With inflation remaining high, the RBI has decided not to cut interest rates, unlike many other major economies that have started lowering theirs. While cutting rates could help boost growth, the RBI is being careful to avoid worsening the inflation problem.
Consumer confidence
The RBI’s consumer confidence survey provides insight into household sentiments regarding the economy, income, job prospects, inflation, and spending. The Current Situation Index—which reflects how people feel about the present state of the economy—dropped from 98 in March to 94 in November. This indicates that fewer people believe job opportunities, income, and overall economic conditions have improved compared to the previous year.
However, despite short-term concerns, optimism about the future remains strong. Households expect better job opportunities, higher incomes, and improved spending power in the coming year.
Auto sales
The automotive sector had a challenging year, with slow sales throughout 2024. While there was a small boost in vehicle purchases during the festive season in October, it didn’t last long. By November, sales of passenger cars and commercial vehicles dropped again, showing weak consumer demand and the impact of higher borrowing costs.
Industrial sector performance
India’s core sector industries—coal, steel, cement, electricity, and others—showed mixed performance. The index tracking these industries rebounded slightly in September and October, but growth levels remain low. This is the weakest growth since October 2022.

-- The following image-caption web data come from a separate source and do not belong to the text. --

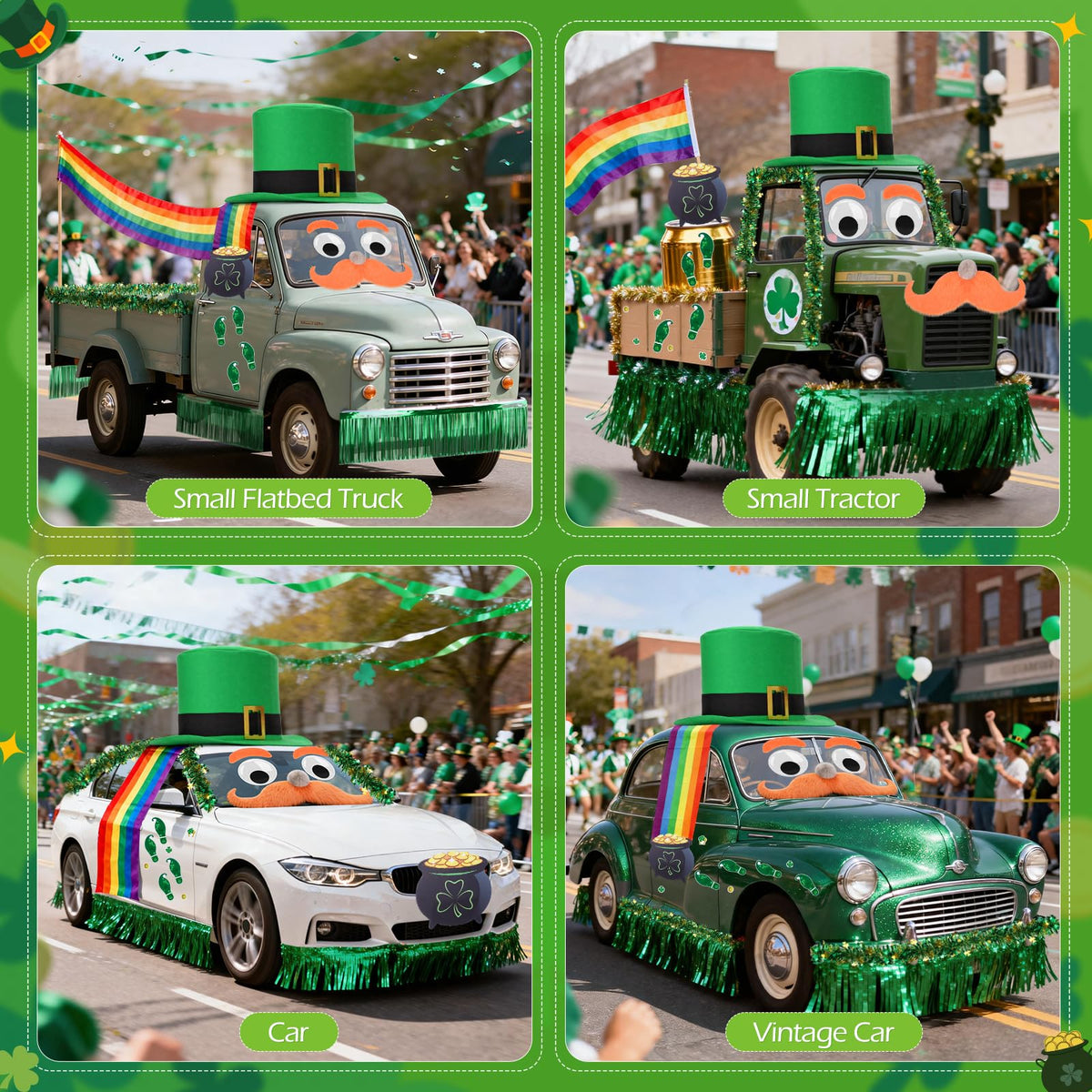 Tryly footprint stickers guide quirky Irish-themed accents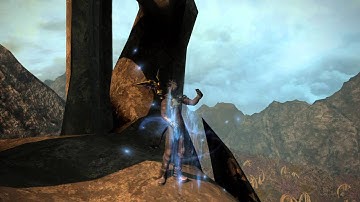 FINAL FANTASY XIV Black Mage Transformation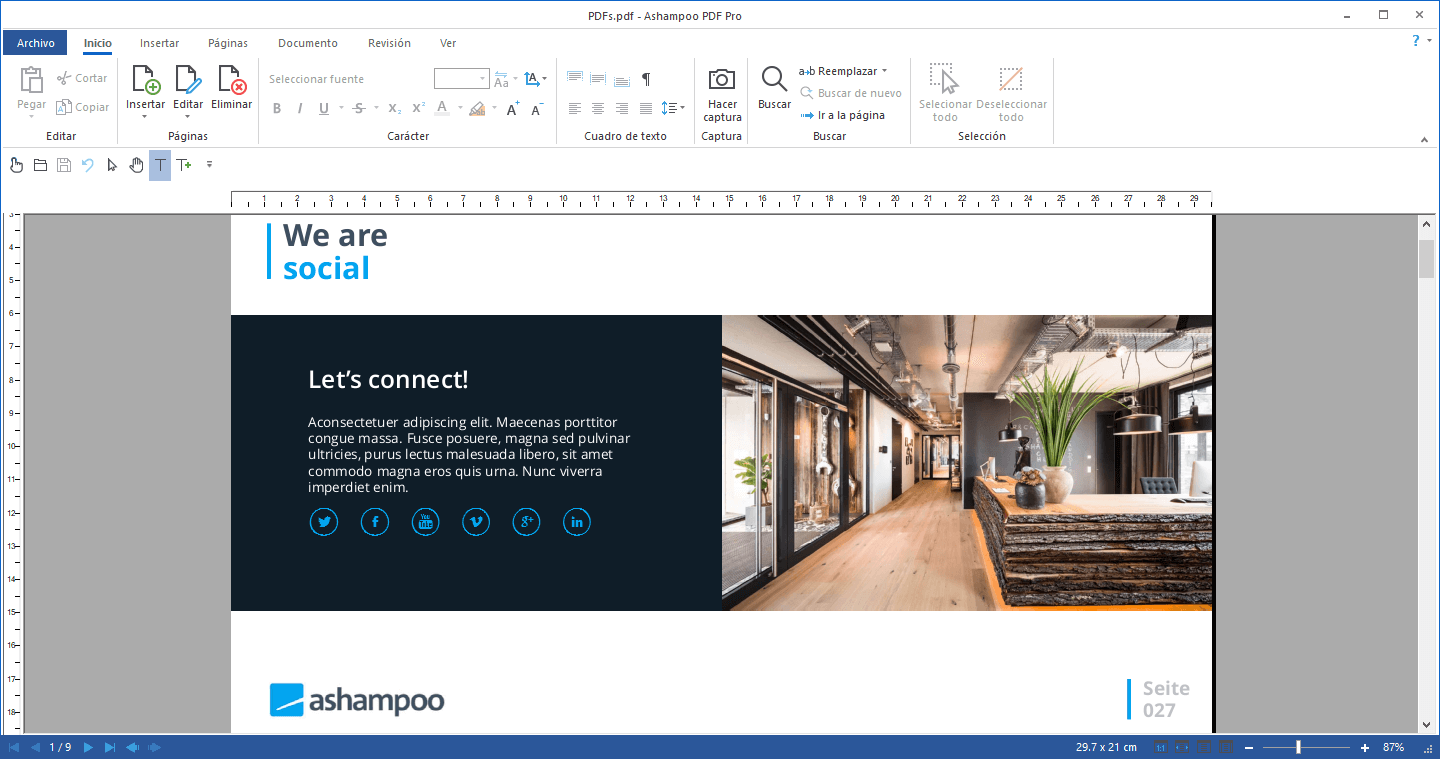 Ashampoo - PDF Pro 3 - start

Breaking it down by sector gives us a clearer picture. Coal and steel production showed slight improvement, but most other sectors continued to decline. This shows that the small recovery in the overall index was mostly driven by these two industries, while the rest are still struggling to pick up pace.
The slow performance of core sectors is clearly reflected in industrial production numbers. When key industries struggle, it pulls down overall industrial production. Although the growth rate of 3.5% in October was better than the previous two months, it’s still quite low—actually, it’s the weakest since November 2023.
Despite some slowdown, India’s manufacturing sector has remained resilient. Data from the HSBC India Manufacturing PMI showed continued expansion in November, even though the pace of growth softened.
Positive demand trends, especially from international markets, helped manufacturers maintain output levels. However, rising costs of inputs such as cotton, chemicals, and rubber pushed up production prices, limiting profit margins for many firms.
Source: HSBC, S&P Global PMI
On the other hand, India’s services sector is also performing well. In November, services businesses—like transport, finance, and real estate—continued to grow strongly. India’s Services Purchasing Managers Index or PMI stayed high at 58.4, slightly down from 58.5 in October.
A major highlight is job creation. The services sector added new jobs at the fastest rate since the survey began in 2005. However, this growth also led to higher costs. Wages and food prices increased, resulting in the steepest price rises in nearly 12 years.
Source: HSBC, S&P Global PMI
GST and E-way bill collections
For the first time in three years, GST collections have grown by less than 10% over the past three months. Even with the festive season in September, October, and November, the growth didn’t meet expectations.
On the bright side, e-way bill generation—which tracks the movement of goods—has been strong, showing an 18% year-on-year increase. This indicates that while tax collections have slowed, trade and goods transportation remain active across the country.
To sum it up, while India’s economy continues to grow, the pace has slowed down recently. With some key sectors facing challenges, inflation is also proving to be stubborn straining household finances and slowing down spending on non-essentials.